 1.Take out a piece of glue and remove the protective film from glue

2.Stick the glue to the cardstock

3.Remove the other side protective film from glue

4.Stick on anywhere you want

--

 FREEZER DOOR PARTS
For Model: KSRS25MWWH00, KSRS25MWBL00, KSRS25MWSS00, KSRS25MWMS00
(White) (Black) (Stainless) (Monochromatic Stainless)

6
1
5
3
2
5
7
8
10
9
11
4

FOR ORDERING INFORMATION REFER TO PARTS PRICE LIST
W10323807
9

ASSIGNMENT
All lines that include the word "Stick" must be copied from the material above.

EXERCISE RESULT
2.Stick the glue to the cardstock
4.Stick on anywhere you want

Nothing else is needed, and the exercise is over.